#### Activity
Check each line of the data for "Zealand" and select those that have it.

★ ★ ★ ★ ★ ★ ★

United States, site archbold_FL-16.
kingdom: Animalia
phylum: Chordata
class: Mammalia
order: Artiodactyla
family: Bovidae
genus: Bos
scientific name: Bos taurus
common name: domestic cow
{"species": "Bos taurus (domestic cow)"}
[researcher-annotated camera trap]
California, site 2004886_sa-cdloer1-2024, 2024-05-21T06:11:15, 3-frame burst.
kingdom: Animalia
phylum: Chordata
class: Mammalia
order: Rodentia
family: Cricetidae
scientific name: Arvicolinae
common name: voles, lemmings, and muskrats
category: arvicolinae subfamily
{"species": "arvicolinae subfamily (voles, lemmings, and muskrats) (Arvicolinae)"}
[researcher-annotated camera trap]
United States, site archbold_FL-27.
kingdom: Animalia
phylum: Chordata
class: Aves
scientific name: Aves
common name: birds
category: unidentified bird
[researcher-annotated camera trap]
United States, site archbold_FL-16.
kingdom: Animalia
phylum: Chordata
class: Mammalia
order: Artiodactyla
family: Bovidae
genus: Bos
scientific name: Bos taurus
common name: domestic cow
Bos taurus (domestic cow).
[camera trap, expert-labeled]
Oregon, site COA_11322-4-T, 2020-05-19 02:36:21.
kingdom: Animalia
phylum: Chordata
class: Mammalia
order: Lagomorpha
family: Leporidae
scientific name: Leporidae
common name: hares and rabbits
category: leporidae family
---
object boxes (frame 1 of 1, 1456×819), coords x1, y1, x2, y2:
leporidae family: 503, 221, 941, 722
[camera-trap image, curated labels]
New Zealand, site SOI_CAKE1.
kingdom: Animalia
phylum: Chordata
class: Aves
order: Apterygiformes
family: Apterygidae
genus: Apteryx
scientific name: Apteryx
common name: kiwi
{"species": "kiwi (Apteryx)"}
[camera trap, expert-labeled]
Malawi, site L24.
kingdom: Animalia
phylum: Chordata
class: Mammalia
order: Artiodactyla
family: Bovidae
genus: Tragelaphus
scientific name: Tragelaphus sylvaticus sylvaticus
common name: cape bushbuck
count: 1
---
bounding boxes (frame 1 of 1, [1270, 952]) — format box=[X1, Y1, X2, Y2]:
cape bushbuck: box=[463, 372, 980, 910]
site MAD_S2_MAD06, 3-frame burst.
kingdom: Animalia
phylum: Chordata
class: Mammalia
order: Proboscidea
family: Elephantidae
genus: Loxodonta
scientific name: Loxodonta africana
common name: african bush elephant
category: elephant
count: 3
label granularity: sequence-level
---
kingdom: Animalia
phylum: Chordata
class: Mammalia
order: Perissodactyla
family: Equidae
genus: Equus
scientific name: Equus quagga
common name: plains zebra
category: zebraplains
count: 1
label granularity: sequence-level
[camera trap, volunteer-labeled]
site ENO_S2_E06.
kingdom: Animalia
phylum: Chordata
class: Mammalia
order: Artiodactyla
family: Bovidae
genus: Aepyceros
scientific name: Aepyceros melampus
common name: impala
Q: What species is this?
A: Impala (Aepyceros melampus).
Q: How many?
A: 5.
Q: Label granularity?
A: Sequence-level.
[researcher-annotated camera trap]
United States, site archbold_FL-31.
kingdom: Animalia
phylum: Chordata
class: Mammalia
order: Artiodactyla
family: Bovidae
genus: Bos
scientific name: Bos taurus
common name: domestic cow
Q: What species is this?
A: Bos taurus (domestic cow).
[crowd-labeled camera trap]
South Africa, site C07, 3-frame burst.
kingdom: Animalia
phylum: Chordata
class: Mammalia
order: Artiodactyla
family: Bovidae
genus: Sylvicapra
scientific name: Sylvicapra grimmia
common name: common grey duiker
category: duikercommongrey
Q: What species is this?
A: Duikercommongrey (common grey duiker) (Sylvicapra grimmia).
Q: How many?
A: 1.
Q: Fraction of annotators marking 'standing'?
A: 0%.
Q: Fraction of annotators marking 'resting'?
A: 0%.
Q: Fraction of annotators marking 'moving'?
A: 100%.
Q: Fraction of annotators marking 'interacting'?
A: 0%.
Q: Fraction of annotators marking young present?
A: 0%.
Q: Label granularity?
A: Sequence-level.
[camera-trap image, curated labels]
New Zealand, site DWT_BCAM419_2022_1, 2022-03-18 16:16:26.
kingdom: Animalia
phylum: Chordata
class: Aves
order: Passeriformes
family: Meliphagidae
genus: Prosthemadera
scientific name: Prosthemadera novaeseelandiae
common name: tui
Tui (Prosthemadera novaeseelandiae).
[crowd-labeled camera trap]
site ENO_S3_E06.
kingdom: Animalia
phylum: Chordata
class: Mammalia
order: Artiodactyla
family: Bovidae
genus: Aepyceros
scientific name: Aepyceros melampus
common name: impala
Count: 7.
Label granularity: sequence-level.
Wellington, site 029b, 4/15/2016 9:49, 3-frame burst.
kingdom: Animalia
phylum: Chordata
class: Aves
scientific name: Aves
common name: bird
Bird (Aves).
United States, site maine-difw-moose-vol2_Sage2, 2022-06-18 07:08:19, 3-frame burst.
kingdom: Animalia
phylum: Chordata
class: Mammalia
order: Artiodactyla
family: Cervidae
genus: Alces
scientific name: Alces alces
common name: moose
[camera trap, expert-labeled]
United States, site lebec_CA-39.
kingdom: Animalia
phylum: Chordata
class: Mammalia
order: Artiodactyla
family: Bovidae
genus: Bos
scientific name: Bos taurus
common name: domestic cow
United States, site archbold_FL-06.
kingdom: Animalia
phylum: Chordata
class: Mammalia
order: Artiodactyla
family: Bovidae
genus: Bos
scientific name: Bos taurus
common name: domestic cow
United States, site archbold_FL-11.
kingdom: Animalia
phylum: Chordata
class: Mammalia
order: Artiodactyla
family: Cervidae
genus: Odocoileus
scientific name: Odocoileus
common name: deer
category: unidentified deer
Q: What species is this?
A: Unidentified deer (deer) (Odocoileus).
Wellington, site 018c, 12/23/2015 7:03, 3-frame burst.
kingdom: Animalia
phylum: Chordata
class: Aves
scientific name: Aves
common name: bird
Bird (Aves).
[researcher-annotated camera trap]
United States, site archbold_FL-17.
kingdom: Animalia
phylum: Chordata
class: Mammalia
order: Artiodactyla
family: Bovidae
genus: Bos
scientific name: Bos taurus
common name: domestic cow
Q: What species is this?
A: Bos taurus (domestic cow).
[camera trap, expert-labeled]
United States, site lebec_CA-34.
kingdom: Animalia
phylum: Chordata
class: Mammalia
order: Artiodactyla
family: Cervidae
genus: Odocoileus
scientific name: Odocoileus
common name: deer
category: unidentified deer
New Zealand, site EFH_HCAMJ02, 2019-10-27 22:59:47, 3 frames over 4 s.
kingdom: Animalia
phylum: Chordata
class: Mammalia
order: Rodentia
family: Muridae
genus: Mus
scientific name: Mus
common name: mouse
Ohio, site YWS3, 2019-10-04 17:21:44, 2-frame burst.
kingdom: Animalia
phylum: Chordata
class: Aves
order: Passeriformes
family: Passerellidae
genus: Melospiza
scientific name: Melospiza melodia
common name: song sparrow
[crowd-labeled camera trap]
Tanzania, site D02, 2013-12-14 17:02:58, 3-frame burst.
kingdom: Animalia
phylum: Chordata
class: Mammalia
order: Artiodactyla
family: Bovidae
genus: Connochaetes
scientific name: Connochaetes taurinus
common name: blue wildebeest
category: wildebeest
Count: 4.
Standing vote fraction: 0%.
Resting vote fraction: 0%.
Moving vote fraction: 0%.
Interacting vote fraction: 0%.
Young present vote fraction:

★ ★ ★ ★ ★ ★ ★

#### Exercise answer
New Zealand, site SOI_CAKE1.
New Zealand, site DWT_BCAM419_2022_1, 2022-03-18 16:16:26.
New Zealand, site EFH_HCAMJ02, 2019-10-27 22:59:47, 3 frames over 4 s.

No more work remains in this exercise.